**WHAT YOU ARE ASKED TO DO**
Beginning with the top line of the listing below, give again every line up to and including the line with "asd 3D Model"; pictures do not belong in the copy.

**DATA TO USE**
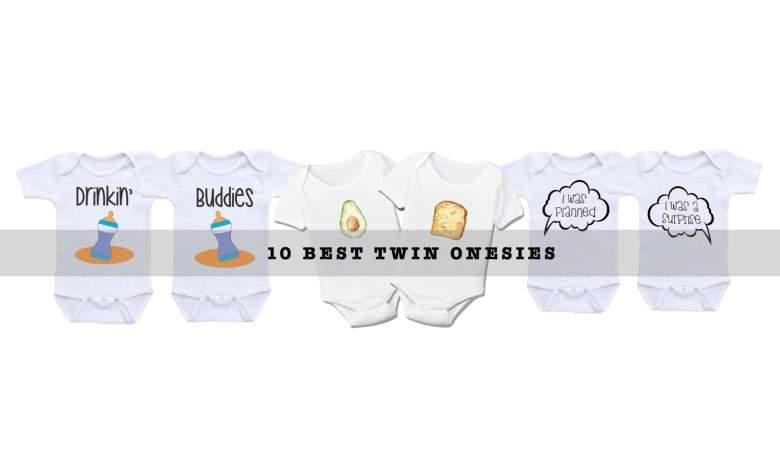 twin onesies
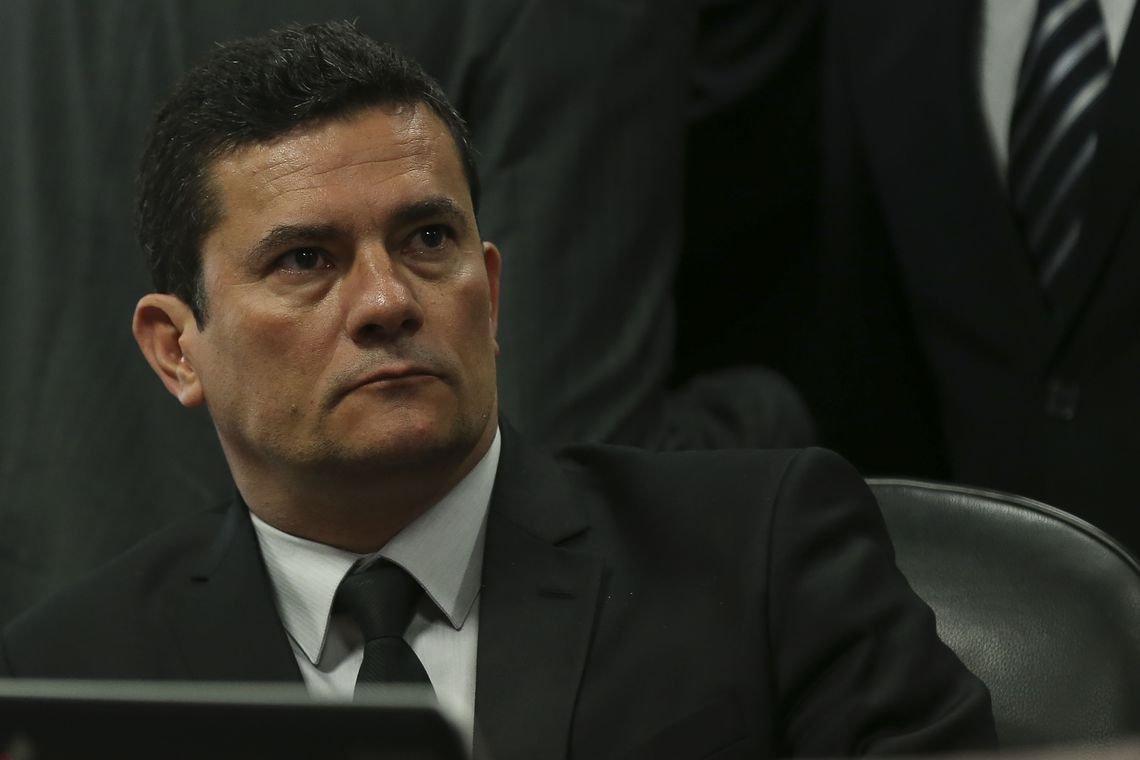 Subordinada a Moro, PF abre 4 inquéritos sobre divulgação de mensagens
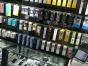 正规手机配件,换屏专业维修 全市较低价,立等可取
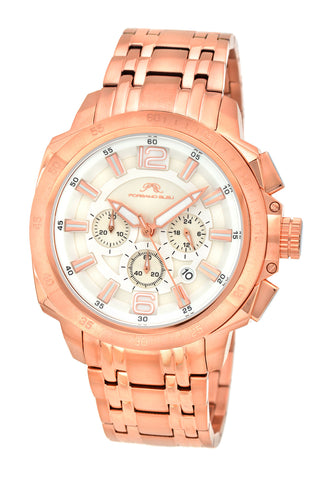 Porsamo Bleu Olivier luxury chronograph men's stainless steel watch, rose 321COLS
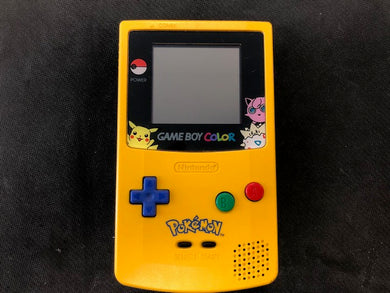 Pokemon Edition Game Boy Color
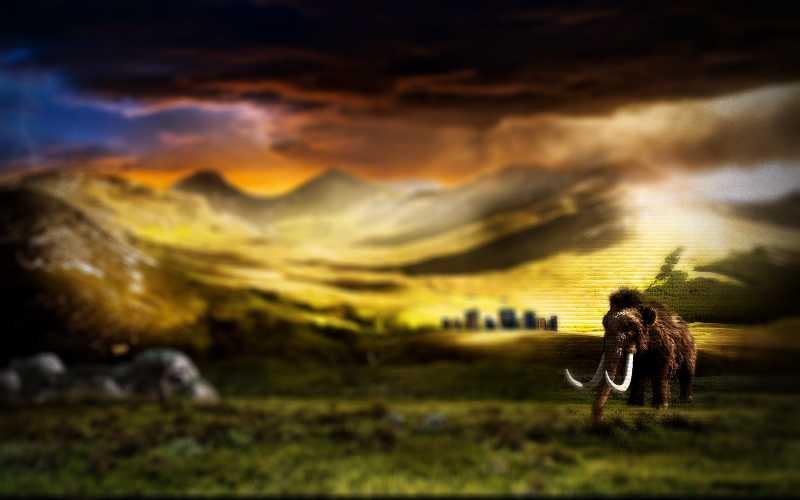 Ο προϊστορικός Ελέφαντας του Περδίκκα, στην Κοζάνη…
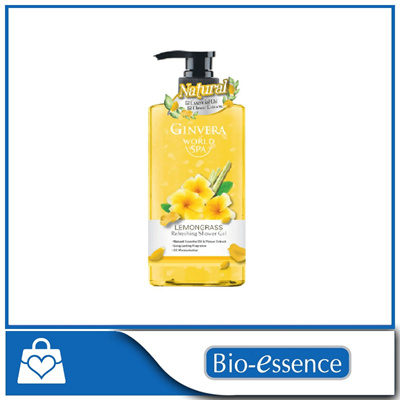 Ginvera World Spa Flower Petal Refreshing Shower Gel Lemongrass 600ml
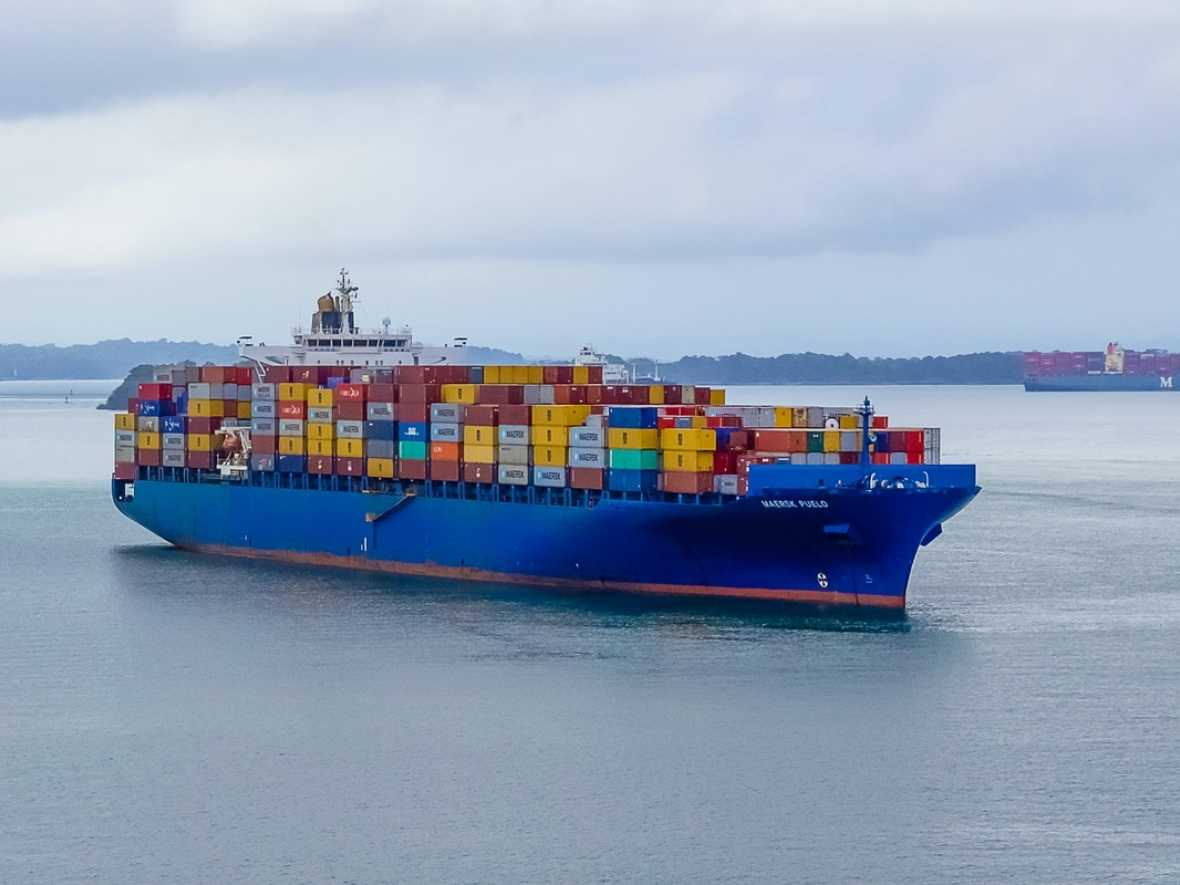 Agreement to speed delivery of ShipParts orders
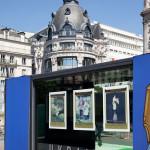 Euro 2016, Timeless Hutsuls, parvis de l'hôtel de ville de Paris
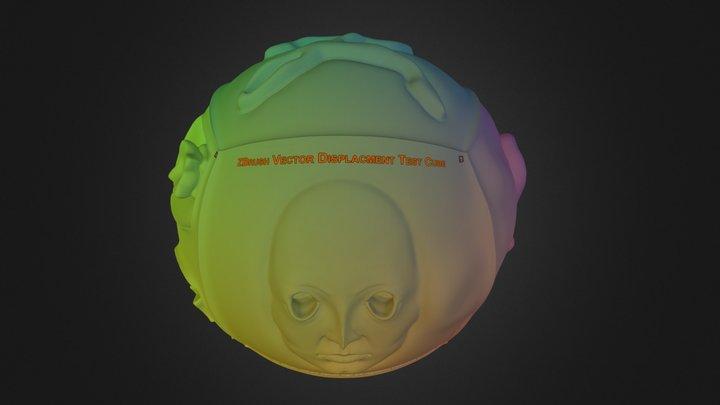 asd 3D Model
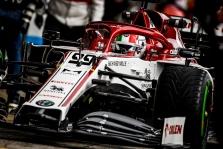 "A. Giovinazzi: mano laikas ""Ferrari"" dar neatėjo"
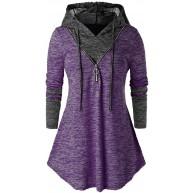 AmyGline Oberteil Damen Hoodie Pullover Elegant Retro Tie Dyeing Langarm Zip Hooded Tunic Top T Shirt Bluse Plus Size Bekleidung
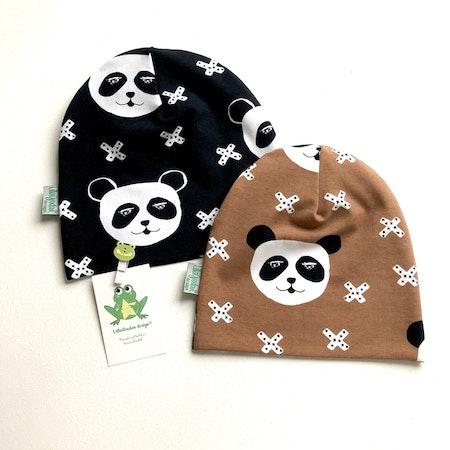 baggymössa - Panda X, Svart #624 och Nougat #623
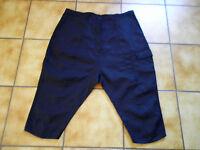 Rundholz black Label,3/4-7/8Hose,Gr.L,schwarz,lei.tief.Schritt,Leinen,Lagenlook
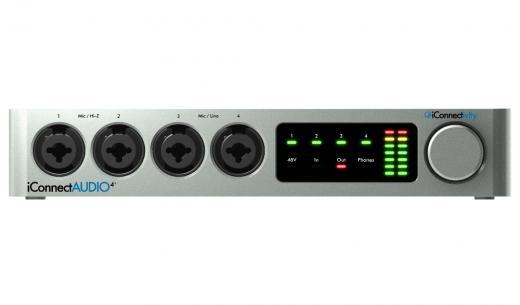 Interfaz de audio USB 2.0, 4-in / 6-out, con 4 Mic / Instrument Preamps, 24-bit / 96kHz, MIDI In / Out / USB, y puertos de dispositivo de host múltiple - Mac / PC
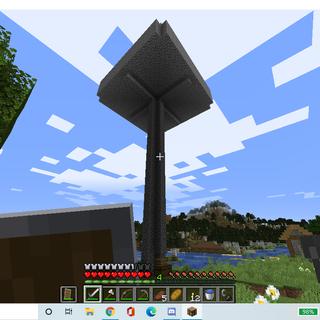 Simple Mob Farm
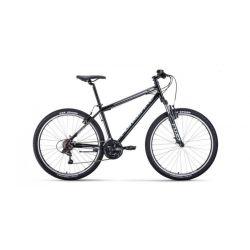 """Горный велосипед Forward Sporting 27,5 1.0 (2020) Черно-серый 15"""""""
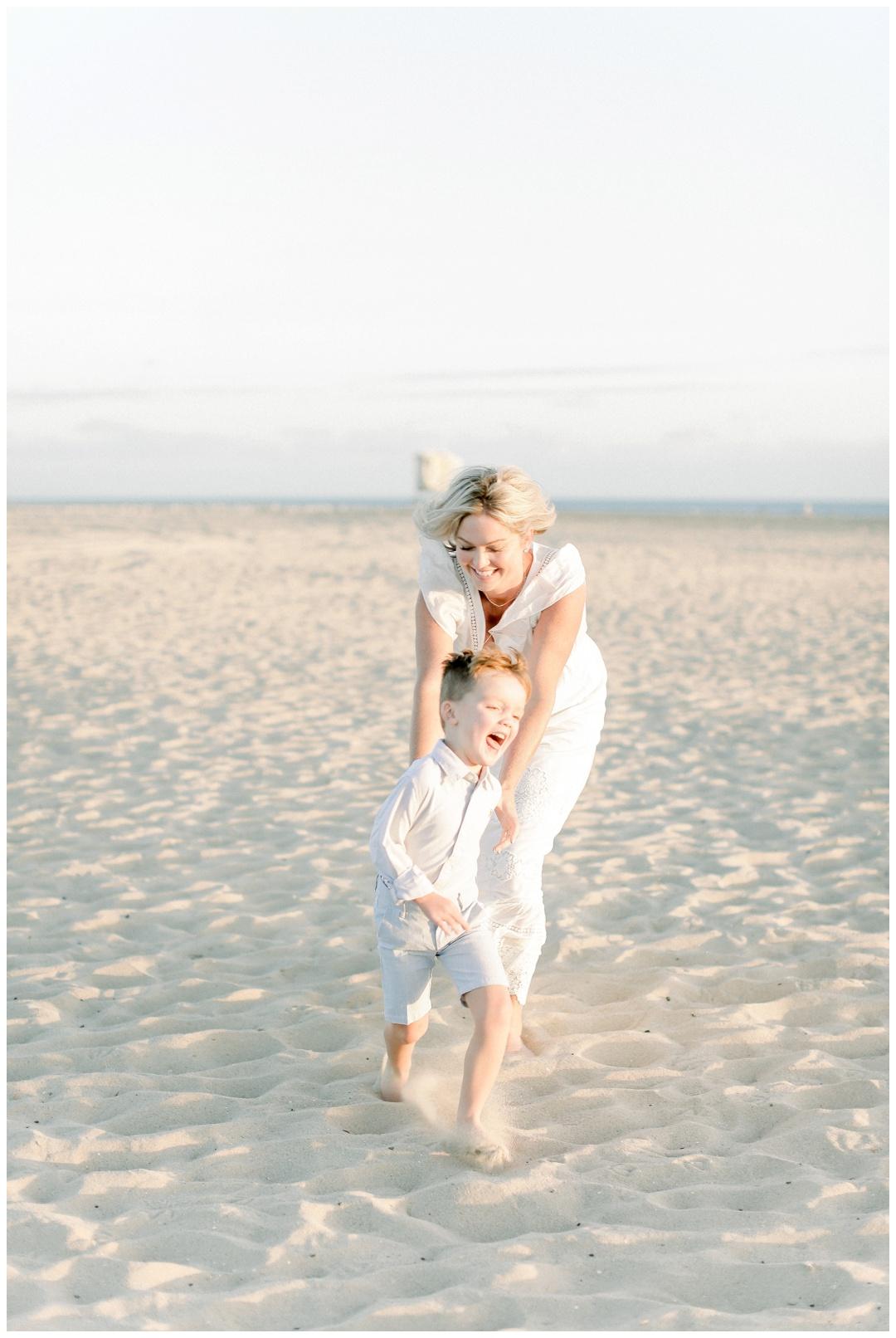 Newport_Beach_Family_Photographer_Newport_Beach_Newborn_Photographer_Orange_County_Family_Photographer_Cori_Kleckner_Photography_Huntington_Beach_San_Clemente_Family_Session_Photography__2351.jpg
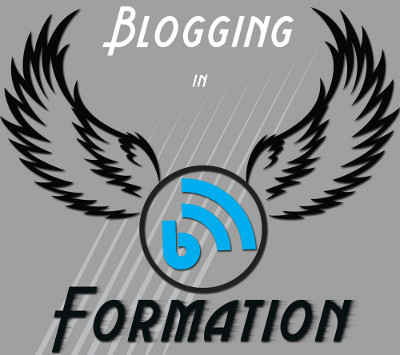 BlogFormation_Wings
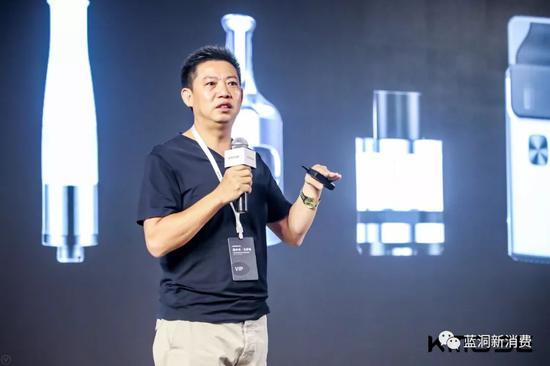 易佳特总裁刘团芳
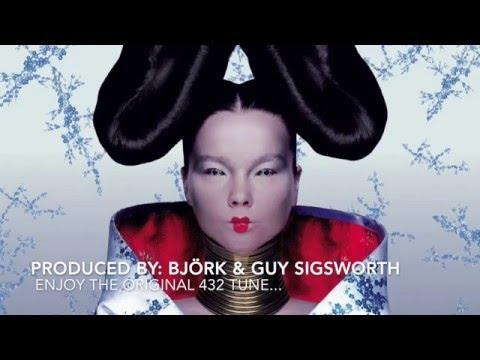 Björk  Unravel 432hz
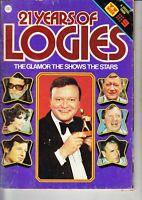 TV Week - 21 Years of Logies - Programme
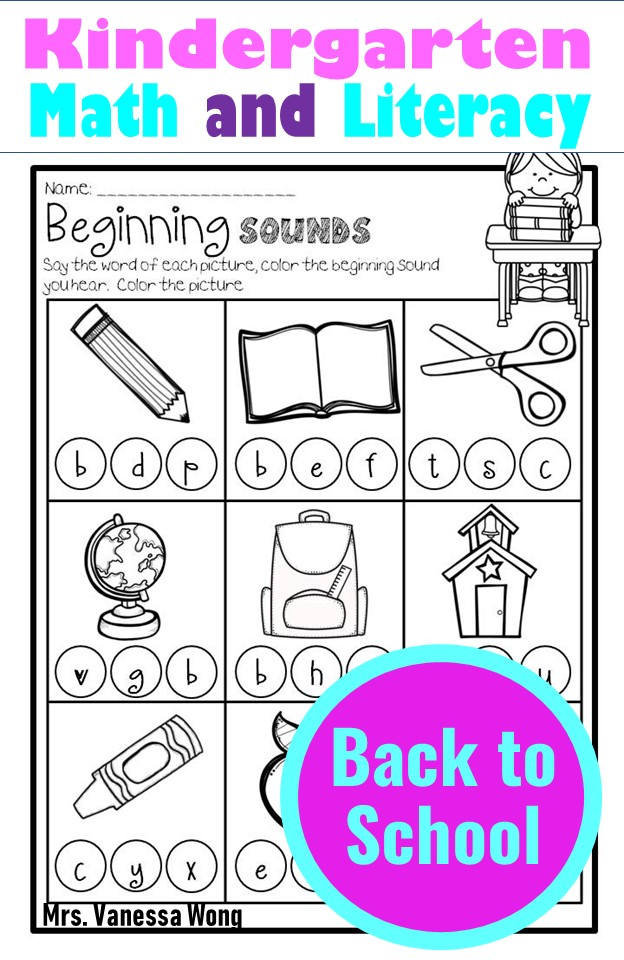 back to school kindergarten math and literacy worksheets and activities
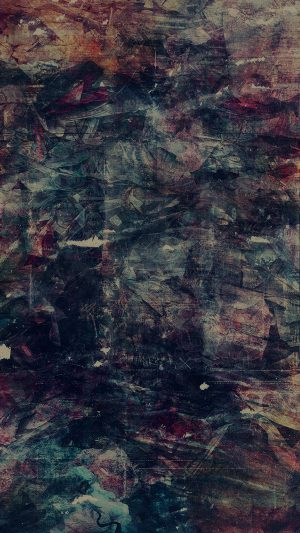 Wonder Lust Art Illust Grunge Abstract Dark iPhone 8 wallpaper
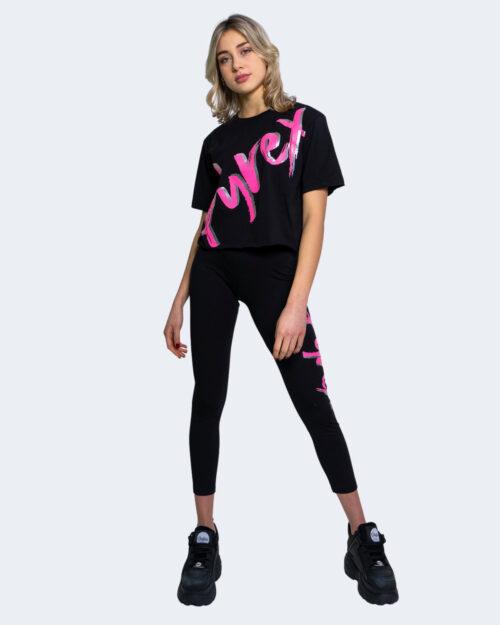 T-shirt Pyrex STAMPA LOGO CENTRALE Nero – 62907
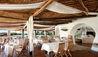 Hotel Cala di Volpe : BBQ Restaurant
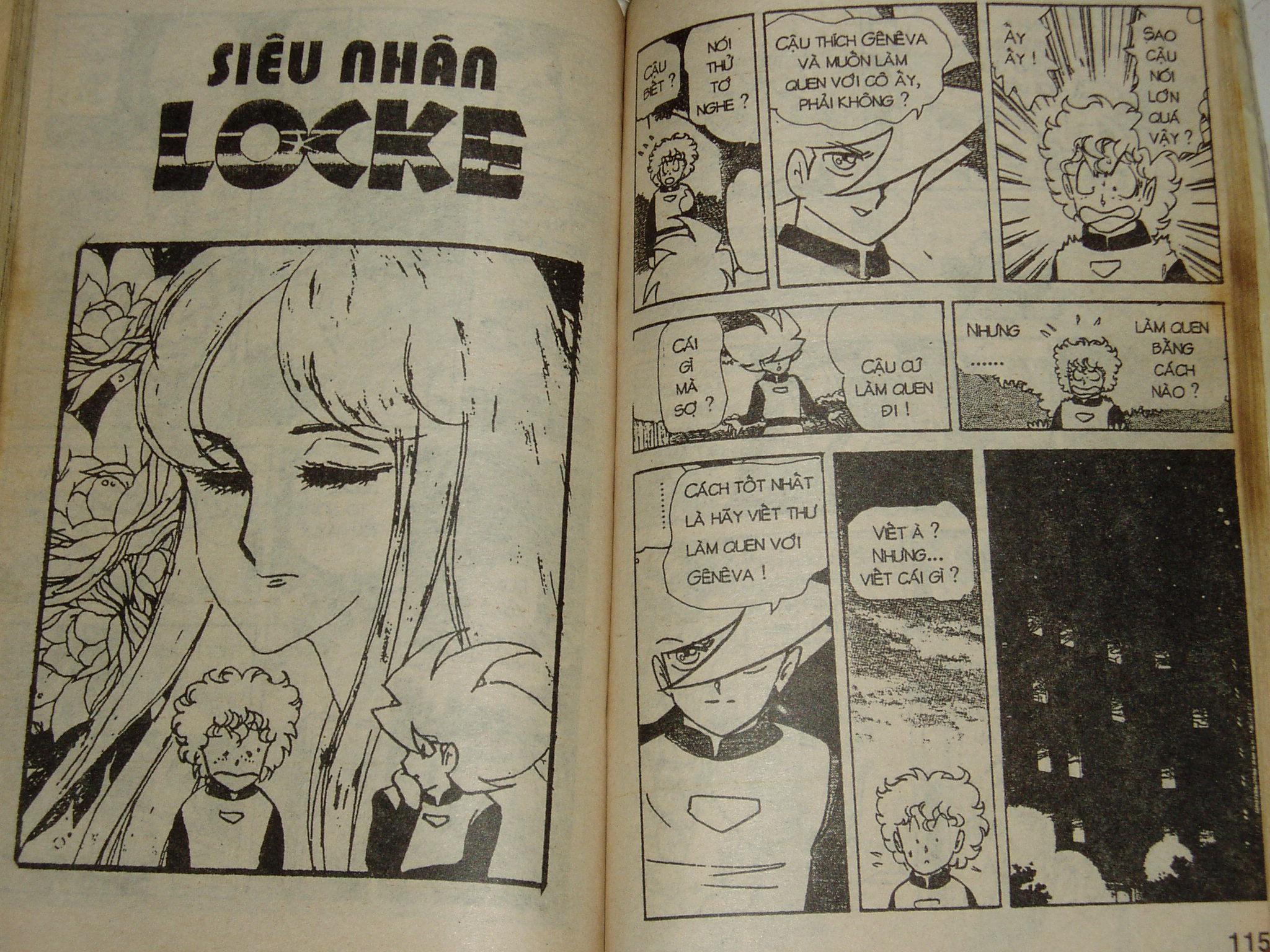 Siêu nhân Locke vol 18 trang 56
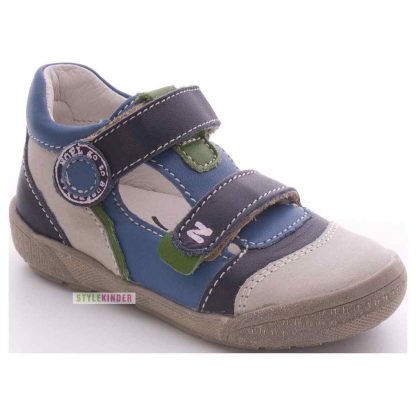 Ботинки NOEL 631y131283/19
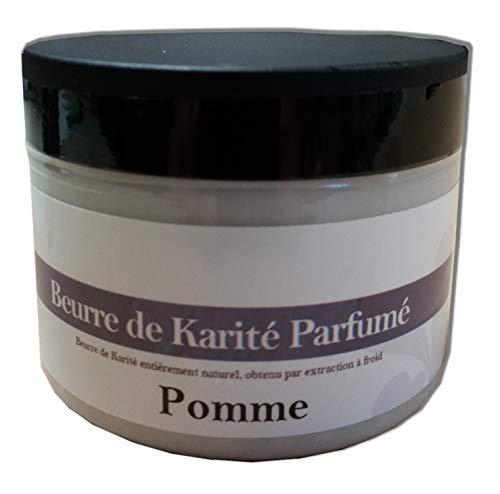 Storepil - Pomme Beurre de karité pot de 150 ml.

**EXPECTED OUTPUT**
 twin onesies
 Subordinada a Moro, PF abre 4 inquéritos sobre divulgação de mensagens
 正规手机配件,换屏专业维修 全市较低价,立等可取
 Porsamo Bleu Olivier luxury chronograph men's stainless steel watch, rose 321COLS
 Pokemon Edition Game Boy Color
 Ο προϊστορικός Ελέφαντας του Περδίκκα, στην Κοζάνη…
 Ginvera World Spa Flower Petal Refreshing Shower Gel Lemongrass 600ml
 Agreement to speed delivery of ShipParts orders
 Euro 2016, Timeless Hutsuls, parvis de l'hôtel de ville de Paris
 asd 3D Model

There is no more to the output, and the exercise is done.